What is being asked ->
Go to the line below that contains "Q: Fraction of annotators marking 'standing'?". From there to the end of the records, reproduce each line exactly, except the pictures.

Exercise data ->
+-------+

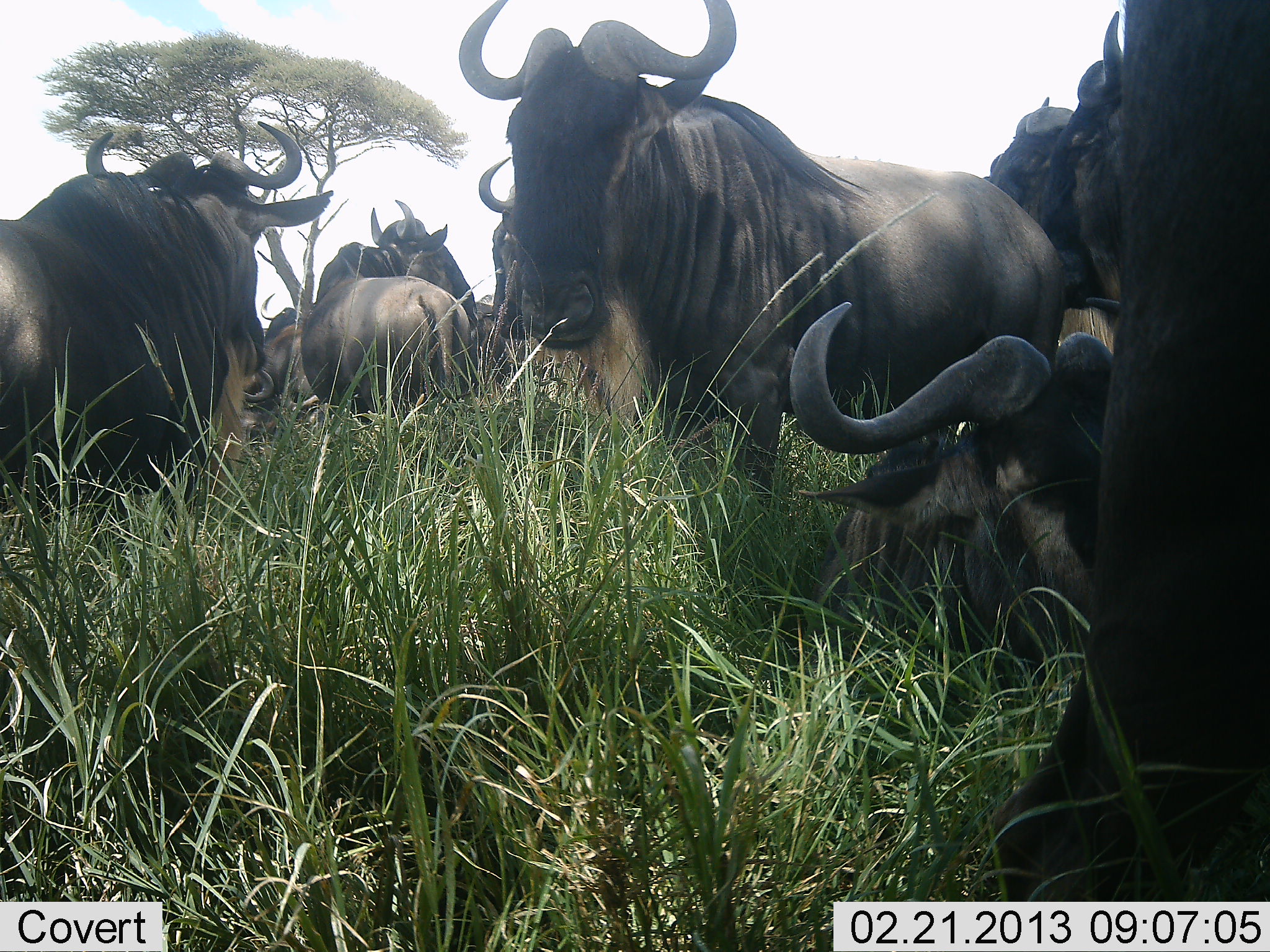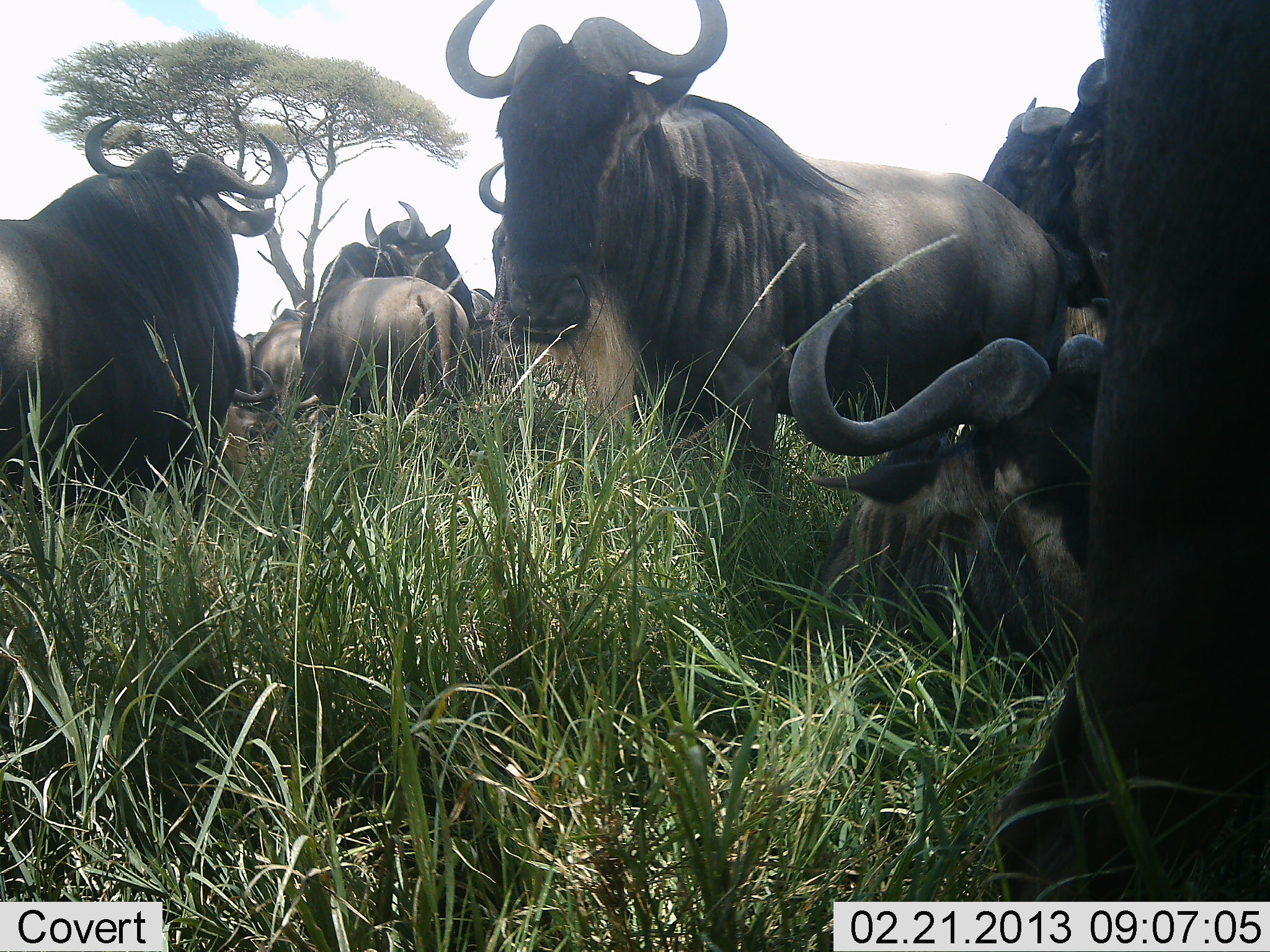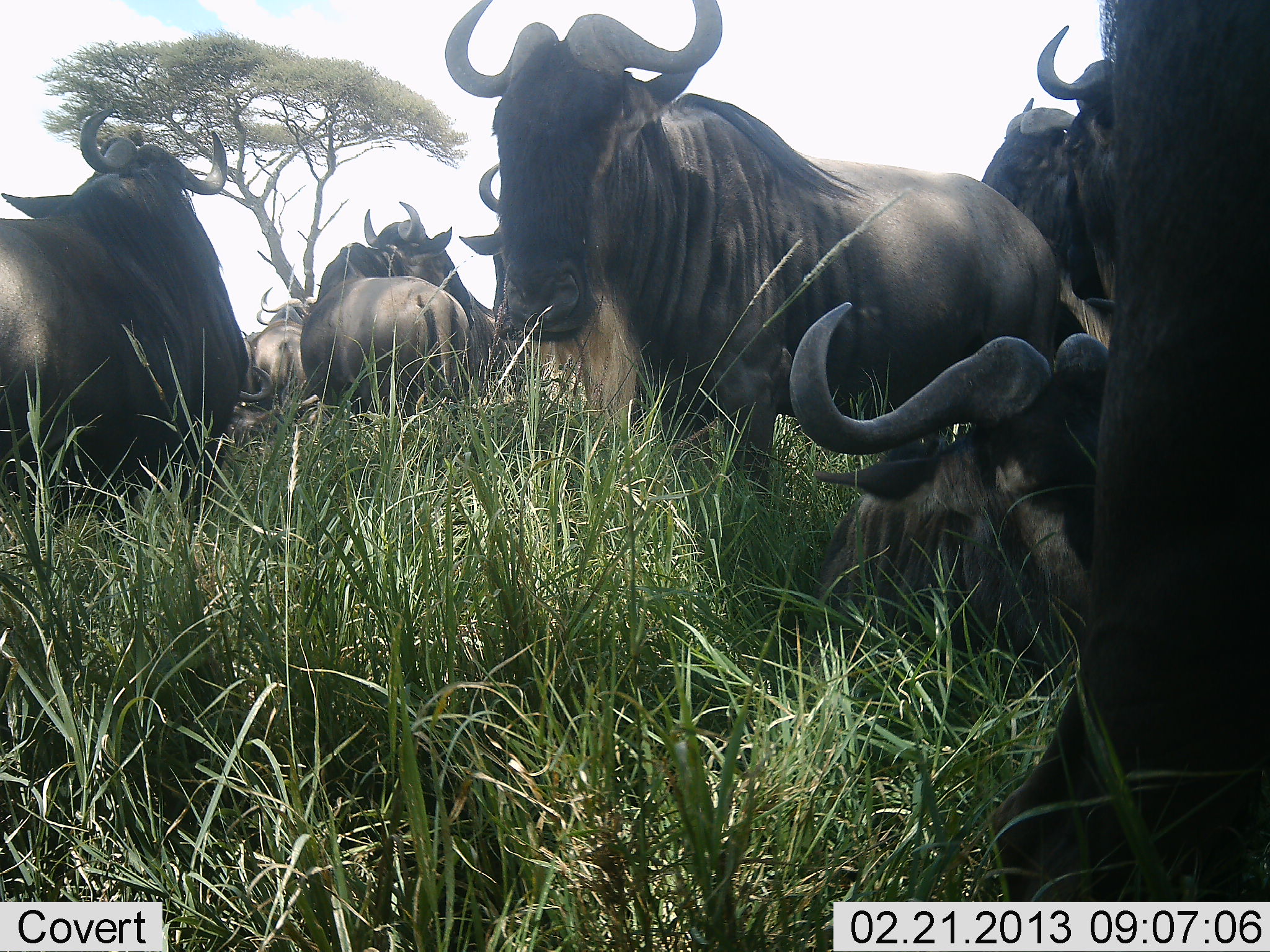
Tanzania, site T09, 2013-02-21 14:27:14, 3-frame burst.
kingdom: Animalia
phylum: Chordata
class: Mammalia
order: Artiodactyla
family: Bovidae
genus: Connochaetes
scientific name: Connochaetes taurinus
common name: blue wildebeest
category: wildebeest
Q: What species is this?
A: Wildebeest (blue wildebeest) (Connochaetes taurinus).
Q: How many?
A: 10.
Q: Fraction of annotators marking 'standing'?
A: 77%.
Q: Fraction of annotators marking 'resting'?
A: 100%.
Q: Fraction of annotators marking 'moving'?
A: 6%.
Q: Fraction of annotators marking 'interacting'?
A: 6%.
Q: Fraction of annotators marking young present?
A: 0%.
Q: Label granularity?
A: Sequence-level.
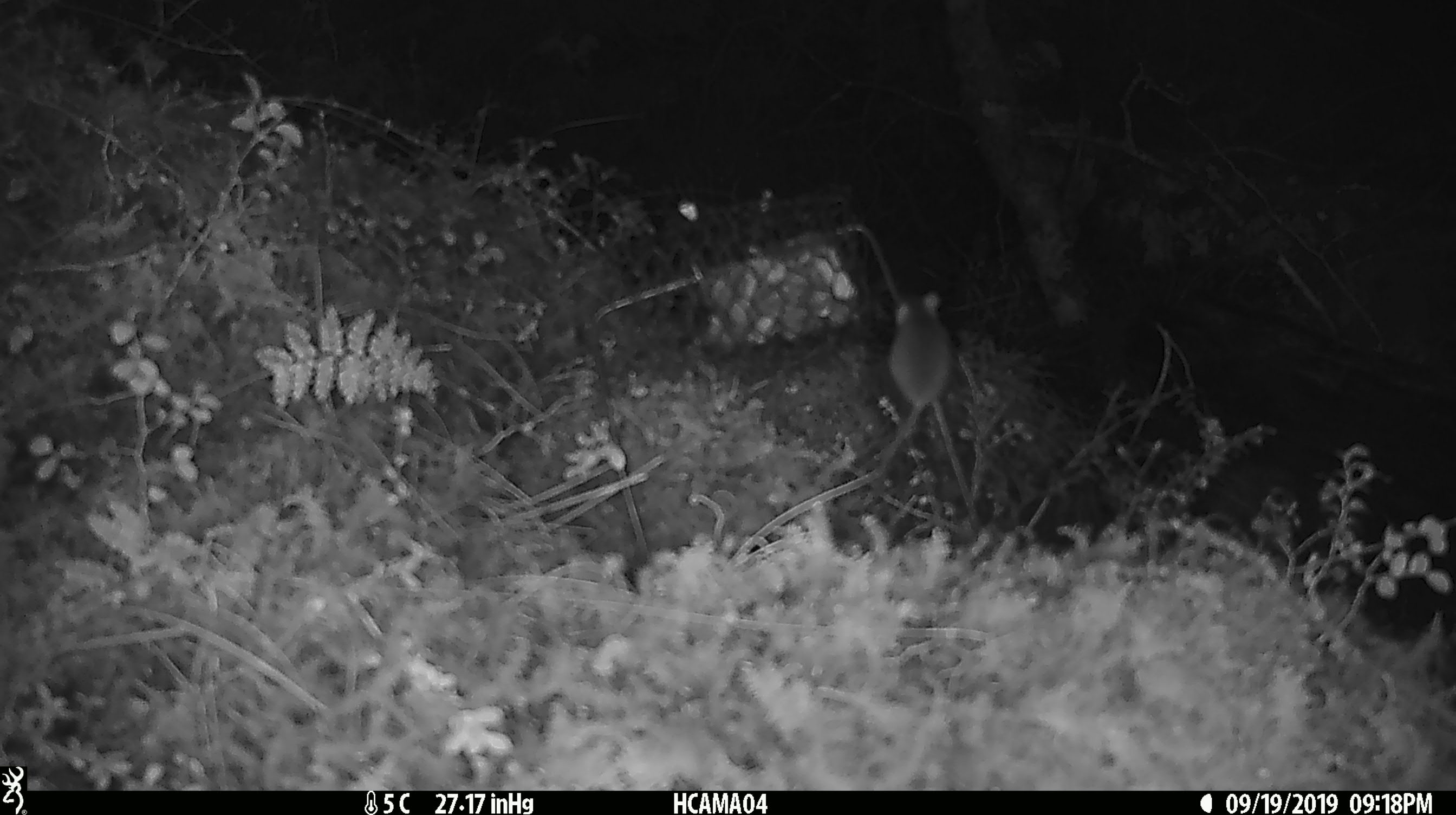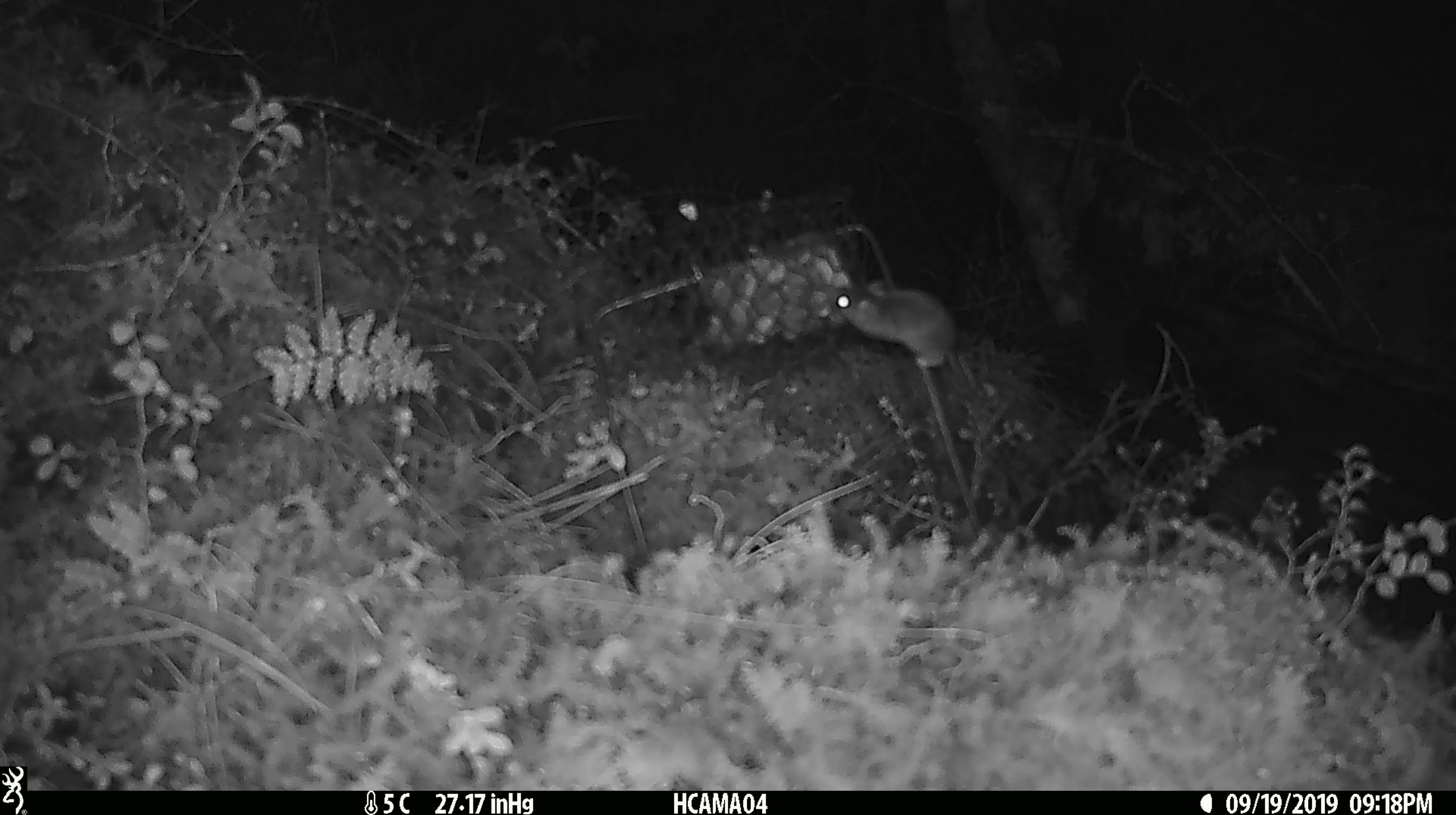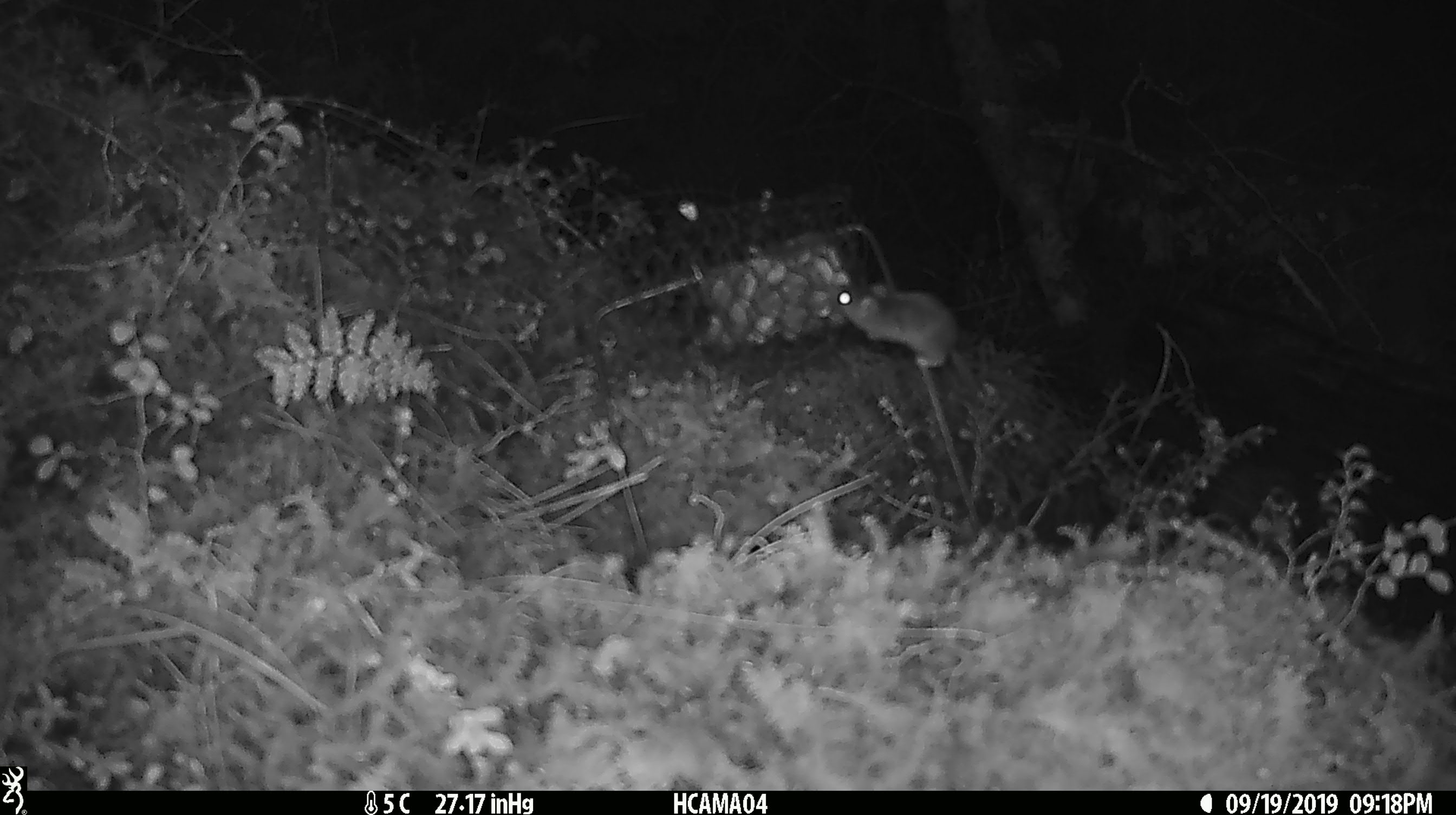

+-------+

The answer ->
Q: Fraction of annotators marking 'standing'?
A: 77%.
Q: Fraction of annotators marking 'resting'?
A: 100%.
Q: Fraction of annotators marking 'moving'?
A: 6%.
Q: Fraction of annotators marking 'interacting'?
A: 6%.
Q: Fraction of annotators marking young present?
A: 0%.
Q: Label granularity?
A: Sequence-level.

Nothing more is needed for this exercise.